Lead by consulting teams at Houseal Lavigne Associates, Conservation Design Forum and Gewalt Hamilton Associates, the plan looks at how land is used, including what types of businesses are operating, what types of buildings are standing, vehicular and foot traffic, urban design, infrastructure including flood control, and more. This area is in TIF District IV, which was approved in September of 2012. (If you want more information about TIFs in general, please visit the Illinois Tax Increment Association website.)
Both residents and business owners have met in several meetings to provide opinions as to what is needed in the area and their conclusions were fairly similar. The most mentioned areas included parking, connectedness to the central business district, sidewalks and cross walks, and community perception because of the appearance of some of the buildings. To solve parking issues, consolidating parking areas and moving them behind the buildings was suggested. This might mean TIF financing would be required to purchase land. To connect this area to the downtown area, ideas including some type of trolley or bus to run between the North York Corridor and the Metra station were discussed, without gaining much traction.
Walkability was more easily addressed, including better sidewalks or paths. If parking lots are centrally located in back of the buildings, pedestrians would also be much safer. Community perception is thought to be poor because Elmhurst residents living adjacent to the area travel to other places to shop. Many people at the meetings thought the city should try to attract national stores similar to the new and popular Mariano’s grocery store. In addition, a lot of time was spent suggesting improvements to the appearance of the area including trees at intersections, medians with flowers and burying utility lines.
In fact, improving the appearance of the area seems to be the most pressing issue at the moment. The plan encourages businesses along North York Street to upgrade signage making it more consistent, improve landscaping along the street, improve the look of the I-290 interchange, and encourage economic development by recruiting bigger anchor stores like Bed, Bath and Beyond or other destination retail stores. Grant programs may be offered to improve existing business facades and move towards consolidating and revamping parking areas.
Making it advantageous for businesses who are more industrial in nature to move to Grand Avenue is also under consideration in order to make room for the more retail oriented businesses the city hopes to attract.

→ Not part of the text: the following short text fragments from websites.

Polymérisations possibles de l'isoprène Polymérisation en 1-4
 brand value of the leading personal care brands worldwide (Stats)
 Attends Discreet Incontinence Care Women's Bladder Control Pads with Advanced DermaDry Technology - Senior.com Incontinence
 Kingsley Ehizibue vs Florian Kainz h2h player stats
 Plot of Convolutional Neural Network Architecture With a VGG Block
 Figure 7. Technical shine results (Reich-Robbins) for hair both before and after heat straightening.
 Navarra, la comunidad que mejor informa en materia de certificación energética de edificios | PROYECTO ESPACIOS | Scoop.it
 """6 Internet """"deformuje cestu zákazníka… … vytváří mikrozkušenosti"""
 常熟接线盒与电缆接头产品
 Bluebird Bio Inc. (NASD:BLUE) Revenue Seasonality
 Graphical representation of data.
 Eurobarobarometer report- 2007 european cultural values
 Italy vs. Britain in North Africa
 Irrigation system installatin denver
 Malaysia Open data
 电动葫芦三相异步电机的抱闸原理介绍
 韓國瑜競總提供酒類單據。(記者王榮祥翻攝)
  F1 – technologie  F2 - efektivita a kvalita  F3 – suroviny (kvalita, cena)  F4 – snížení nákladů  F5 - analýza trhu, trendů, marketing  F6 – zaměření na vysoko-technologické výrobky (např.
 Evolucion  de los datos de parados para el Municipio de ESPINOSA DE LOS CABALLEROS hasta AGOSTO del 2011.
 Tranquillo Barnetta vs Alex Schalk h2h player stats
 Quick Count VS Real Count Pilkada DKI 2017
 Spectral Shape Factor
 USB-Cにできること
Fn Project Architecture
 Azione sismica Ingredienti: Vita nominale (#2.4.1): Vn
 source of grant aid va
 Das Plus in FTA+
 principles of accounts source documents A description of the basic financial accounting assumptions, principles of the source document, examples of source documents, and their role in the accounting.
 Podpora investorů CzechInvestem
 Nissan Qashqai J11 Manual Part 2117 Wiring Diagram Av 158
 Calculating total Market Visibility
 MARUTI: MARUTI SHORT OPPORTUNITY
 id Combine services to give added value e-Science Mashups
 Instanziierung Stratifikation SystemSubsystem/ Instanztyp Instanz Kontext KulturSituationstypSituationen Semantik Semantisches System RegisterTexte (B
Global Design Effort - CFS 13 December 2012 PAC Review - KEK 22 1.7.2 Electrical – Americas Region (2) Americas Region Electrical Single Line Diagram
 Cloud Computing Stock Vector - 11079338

With bigger stores, Elmhurst could become a regional shopping area bringing more tax revenue to the city and convenience to its residents.
So once again, exciting things appear to be happening in Elmhurst. Stay tuned for more updates!
If you are interested in learning more about this plan, there is a very complete report, including the illustrations and charts in this article, at http://www.hlplanning.com/portals/elmhurst/download/other_documents/North%20York%20Street%20Plan%20DRAFT%20MQ.pdf.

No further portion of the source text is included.